Myth 5: Deep Compositing Is a Complete Shock to Media Trust
Entering the era of the popularization of artificial intelligence, the cultivation of public information discrimination ability is also an important part of governance. In the past, editing technologies such as Photoshop can also synthesize content to a certain extent, but it has not impacted the trust of society. On the contrary, society can adapt and use this technology well.
In some reports, deep synthesis technology is described as a destroyer of social truth, arguing that the existence of deep synthesis technology will lead to natural distrust of media information, and the public can use ” deepfake” to doubt everything they want to doubt.
The problem is that before this technology appeared, false information could be concocted using traditional audio and video editing technology, or even without technical means, through simple methods such as taking out of context.
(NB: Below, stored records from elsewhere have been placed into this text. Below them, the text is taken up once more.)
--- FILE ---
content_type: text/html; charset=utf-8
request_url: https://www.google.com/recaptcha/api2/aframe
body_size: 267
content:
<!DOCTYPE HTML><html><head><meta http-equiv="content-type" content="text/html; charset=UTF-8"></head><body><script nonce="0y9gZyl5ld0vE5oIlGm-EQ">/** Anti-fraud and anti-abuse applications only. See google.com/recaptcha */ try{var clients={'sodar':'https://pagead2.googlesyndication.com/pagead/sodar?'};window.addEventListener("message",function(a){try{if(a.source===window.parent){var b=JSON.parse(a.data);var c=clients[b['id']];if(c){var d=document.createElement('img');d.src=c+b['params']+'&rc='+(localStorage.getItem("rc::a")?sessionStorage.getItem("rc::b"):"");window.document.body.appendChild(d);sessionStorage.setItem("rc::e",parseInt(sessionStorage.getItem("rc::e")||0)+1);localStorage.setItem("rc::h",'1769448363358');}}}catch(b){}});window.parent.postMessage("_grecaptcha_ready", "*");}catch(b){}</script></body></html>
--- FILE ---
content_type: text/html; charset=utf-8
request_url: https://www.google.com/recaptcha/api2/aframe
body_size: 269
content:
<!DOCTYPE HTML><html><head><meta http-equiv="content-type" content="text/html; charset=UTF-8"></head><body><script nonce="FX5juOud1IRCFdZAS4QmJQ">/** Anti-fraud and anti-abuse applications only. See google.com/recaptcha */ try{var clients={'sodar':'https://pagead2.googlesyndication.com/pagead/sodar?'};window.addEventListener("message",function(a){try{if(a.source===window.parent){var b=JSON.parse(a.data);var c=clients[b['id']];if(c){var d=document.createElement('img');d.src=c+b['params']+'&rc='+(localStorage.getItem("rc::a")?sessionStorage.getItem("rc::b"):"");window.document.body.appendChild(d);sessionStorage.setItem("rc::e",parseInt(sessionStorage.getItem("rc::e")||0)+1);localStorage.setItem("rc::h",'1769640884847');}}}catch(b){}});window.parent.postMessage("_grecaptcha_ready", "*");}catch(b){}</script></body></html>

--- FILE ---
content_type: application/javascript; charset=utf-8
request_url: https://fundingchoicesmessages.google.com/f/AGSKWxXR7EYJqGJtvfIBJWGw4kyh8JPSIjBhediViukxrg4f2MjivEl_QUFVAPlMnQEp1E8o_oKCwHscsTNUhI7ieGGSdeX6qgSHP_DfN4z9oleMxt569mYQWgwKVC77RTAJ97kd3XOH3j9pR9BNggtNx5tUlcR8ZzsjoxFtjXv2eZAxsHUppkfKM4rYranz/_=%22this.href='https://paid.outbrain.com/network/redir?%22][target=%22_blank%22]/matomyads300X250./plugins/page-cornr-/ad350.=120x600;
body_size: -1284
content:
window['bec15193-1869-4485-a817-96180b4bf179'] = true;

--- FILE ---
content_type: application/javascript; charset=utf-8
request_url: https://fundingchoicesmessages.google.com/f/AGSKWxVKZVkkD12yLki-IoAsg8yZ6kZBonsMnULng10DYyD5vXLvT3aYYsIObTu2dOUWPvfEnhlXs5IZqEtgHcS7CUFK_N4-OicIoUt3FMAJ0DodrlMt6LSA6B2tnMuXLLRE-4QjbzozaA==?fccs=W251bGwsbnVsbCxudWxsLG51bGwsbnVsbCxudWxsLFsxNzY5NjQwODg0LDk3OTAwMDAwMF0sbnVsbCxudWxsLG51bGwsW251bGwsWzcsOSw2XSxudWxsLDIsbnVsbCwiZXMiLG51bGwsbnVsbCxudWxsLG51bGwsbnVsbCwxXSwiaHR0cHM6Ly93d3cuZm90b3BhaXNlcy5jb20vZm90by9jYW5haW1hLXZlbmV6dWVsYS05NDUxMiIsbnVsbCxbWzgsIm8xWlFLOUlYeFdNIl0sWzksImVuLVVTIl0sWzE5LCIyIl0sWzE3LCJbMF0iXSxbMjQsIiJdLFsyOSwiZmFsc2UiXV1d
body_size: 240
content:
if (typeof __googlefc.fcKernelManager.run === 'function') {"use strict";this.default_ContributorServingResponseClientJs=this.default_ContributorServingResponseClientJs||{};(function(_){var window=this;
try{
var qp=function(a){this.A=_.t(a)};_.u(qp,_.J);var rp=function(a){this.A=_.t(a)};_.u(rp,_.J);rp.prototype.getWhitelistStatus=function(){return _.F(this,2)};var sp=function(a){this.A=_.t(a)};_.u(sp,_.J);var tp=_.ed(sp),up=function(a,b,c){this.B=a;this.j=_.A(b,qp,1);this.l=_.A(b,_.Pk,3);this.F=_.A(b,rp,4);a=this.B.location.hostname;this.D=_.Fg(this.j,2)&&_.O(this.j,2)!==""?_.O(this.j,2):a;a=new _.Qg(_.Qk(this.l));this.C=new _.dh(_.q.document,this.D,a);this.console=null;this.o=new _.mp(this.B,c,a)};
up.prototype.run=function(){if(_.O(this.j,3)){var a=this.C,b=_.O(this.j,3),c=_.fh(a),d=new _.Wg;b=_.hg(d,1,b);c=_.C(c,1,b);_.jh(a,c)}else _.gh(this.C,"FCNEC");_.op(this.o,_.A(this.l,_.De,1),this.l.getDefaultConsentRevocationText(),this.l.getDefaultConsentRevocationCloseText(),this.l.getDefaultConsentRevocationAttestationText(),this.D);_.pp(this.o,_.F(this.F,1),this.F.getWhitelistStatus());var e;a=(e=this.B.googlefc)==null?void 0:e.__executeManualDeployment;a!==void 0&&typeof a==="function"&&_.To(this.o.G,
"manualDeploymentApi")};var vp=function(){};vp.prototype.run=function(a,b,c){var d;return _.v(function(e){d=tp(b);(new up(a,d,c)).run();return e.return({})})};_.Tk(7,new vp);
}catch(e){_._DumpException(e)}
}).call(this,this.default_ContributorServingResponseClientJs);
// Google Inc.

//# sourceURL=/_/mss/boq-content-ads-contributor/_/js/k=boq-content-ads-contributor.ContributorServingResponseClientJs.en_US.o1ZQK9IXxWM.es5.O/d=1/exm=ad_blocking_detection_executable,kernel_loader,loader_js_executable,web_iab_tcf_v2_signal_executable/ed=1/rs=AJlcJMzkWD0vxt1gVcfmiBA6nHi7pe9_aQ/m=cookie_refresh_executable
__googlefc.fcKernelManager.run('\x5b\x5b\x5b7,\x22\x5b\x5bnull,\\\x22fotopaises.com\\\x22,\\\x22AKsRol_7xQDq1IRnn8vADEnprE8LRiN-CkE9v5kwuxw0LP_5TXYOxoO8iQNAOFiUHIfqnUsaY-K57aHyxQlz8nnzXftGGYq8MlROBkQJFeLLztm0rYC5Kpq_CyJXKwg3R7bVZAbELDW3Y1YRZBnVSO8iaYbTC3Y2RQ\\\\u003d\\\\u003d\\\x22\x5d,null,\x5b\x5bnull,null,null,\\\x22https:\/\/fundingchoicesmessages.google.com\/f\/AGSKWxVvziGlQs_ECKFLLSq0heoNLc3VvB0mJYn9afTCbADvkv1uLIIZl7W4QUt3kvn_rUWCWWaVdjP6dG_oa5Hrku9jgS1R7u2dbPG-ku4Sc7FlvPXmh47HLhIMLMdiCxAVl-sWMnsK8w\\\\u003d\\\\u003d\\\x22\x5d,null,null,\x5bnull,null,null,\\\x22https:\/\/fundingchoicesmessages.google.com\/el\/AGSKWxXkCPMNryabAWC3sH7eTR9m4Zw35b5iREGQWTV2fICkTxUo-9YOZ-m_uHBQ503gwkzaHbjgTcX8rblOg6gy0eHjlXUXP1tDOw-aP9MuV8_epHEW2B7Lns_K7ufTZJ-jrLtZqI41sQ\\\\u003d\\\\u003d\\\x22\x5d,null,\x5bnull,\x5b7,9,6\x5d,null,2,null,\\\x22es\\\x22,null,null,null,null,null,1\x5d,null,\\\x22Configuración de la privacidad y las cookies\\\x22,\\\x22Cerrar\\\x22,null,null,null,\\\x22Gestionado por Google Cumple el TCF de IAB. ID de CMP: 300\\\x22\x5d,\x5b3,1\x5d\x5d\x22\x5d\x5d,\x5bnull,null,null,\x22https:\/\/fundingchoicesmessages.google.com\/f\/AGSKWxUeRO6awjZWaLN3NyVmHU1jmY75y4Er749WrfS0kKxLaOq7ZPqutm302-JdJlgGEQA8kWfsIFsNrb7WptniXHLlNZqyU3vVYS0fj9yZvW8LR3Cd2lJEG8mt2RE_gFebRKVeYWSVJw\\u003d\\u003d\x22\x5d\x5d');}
The shaping of media trust is definitely not only what can be achieved by blocking a certain technology but also needs to be regulated in terms of content production, dissemination, and reception.
The emergence of deep synthesis technology has made us realize that what we see is not necessarily “real”, which is an important opportunity to strengthen the ability of the public to distinguish information.
Before modern technology, most humans lived in a very small world. But modern technology, represented by the Internet, allows each of us to connect with the world. Technologies like deep synthesis can create beauty that does not exist in the physical world, let us feel it, and it will inevitably push the beauty of human life to the next level.